In Oxfordshire, the demand for educated individuals to staff the wealth-creating and knowledge generating industries cannot be satisfied by selecting a fraction of the school population at age eleven. There is a case for recognising that between 14-16 pupils can make judgements about their future intentions, but even then closing doors too firmly, as grammar schools so often do, isn’t a good idea.

There are far more important ways to spend limited funds on education than introducing grammar schools: better careers advice, ensuring enough teachers for all children to be taught by a properly qualified teacher and creating a curriculum designed for the twenty-first century are just three of the more important uses for education funding.

However, the most important reason many supporters of grammar schools put forward for their re-introduction is the desire to improve social mobility. Too often there is no evidence to support their argument other than anecdotal recollections of individuals who prospered in the so-called golden age of grammar schools. To test the current picture I looked at the percentage of pupils with free school meals in the 163 grammar schools across England in January as a possible proxy measure for social mobility.

Nationally, 14.1% of secondary pupils were eligible for free school meals. No grammar school reached that figure; indeed only six grammar schools had more than 6% of their pupils eligible for free school meals; 66 grammar schools had less than 2% of pupils on Free School Meals.

It is time for us to work together to create an education system that works for the benefit of all, not the advantage of the few: that means a fully comprehensive system with opportunities for all from primary school to post-16 provision.

 

14 thoughts on “Children on Free School Meals don’t go to selective schools

  1. I was one of the few on free meals at a selective school in the 60s, although it was in a predominately ” working class area”, many of my classmates were from middle-class area outside the borough.Nothing seems to have changed.

┄┄┄┄┄┄┄┄┄┄┄┄┄┄┄┄┄┄┄┄

● Assigned task 1: Translate this sentence from the text on grammar schools into Spanish: "Nationally, 14.1% of secondary pupils were eligible for free school meals."
● Assigned task 2: Extend the text on grammar schools and free school meals beyond its last sentence.
The listing after this text isn't needed.

● Source data:
┄┄┄┄┄┄┄┄┄┄┄┄┄┄┄┄┄┄┄┄

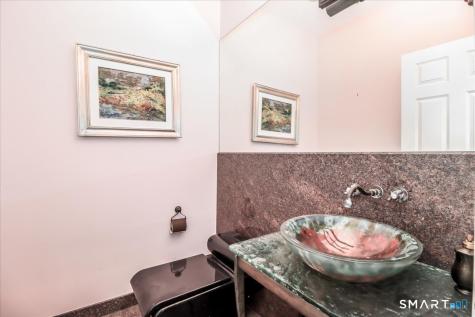 80 Maple Road Easton CT 06612
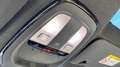 Polestar 2 Polestar 2 Dual Motor Performance + Pilot + Plus Beige - thumbnail 27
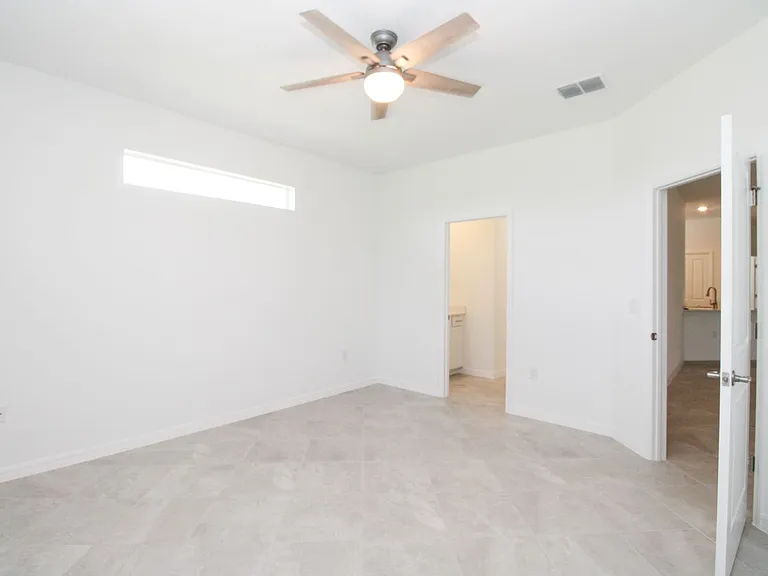 2156 Dragonfruit Way — Photo 46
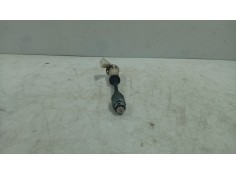 Recambio de bombin de capo para ford focus c-max (dm2) 2.0 tdci referencia OEM IAM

┄┄┄┄┄┄┄┄┄┄┄┄┄┄┄┄┄┄┄┄

● Answer 1: A nivel nacional, el 14,1 % de los alumnos de secundaria tenía derecho a comidas escolares gratuitas.

● Answer 2:
      • I thought that might be the case. The proportion of pupils eligible for FSM in the census year (I call them FSM1) is always lower than FSM6. Ofsted uses FSM1 to pillory LAs where it thinks the gap between advantaged and disadvantaged pupils is too wide. But this might not be the case if FSM6 is used. It can be the difference between success and failure as happened with Bath and North East Somerset in March 2015. http://www.localschoolsnetwork.org.uk/2015/03/mind-the-gap-it-can-result-in-success-or-failure
        But that’s straying beyond the argument re grammars. As you rightly say, selective schools have fewer (in many cases, far fewer) FSM pupils than the national figure however it’s measured. Proponents of grammars say that’s because grammars tend to be in more affluent areas and the intake is merely reflected this. But that it’s necessary the case. For example, Kent and Lincolnshire, both large selective counties, have pockets of deprivation especially in their coastal towns. For example, Skegness, one of the most deprived coastal towns in England, has two secondary schools: Skegness Grammar has 11.3% FSM6 pupils while non-selective Skegness Academy has 50.1%.

      • Janet,

        Points well made, as ever. I agree Lincolnshire is a good example of how selective systems don’t work to the benefit of all. Interesting observation about Ofsted.

        John

  2. DfE School Performance Tables say 29.4% of secondary pupils nationally have been eligible for FSM any time in the last six years.

    • Janet,

      I used the figure from the School Census rather than the performance tables as it was more recent. I think it is not the FSM6 but actual at the census point. Either way, grammar schools don’t come out well and with FSM levels falling with reducing unemployment levels the gap is still far too wide.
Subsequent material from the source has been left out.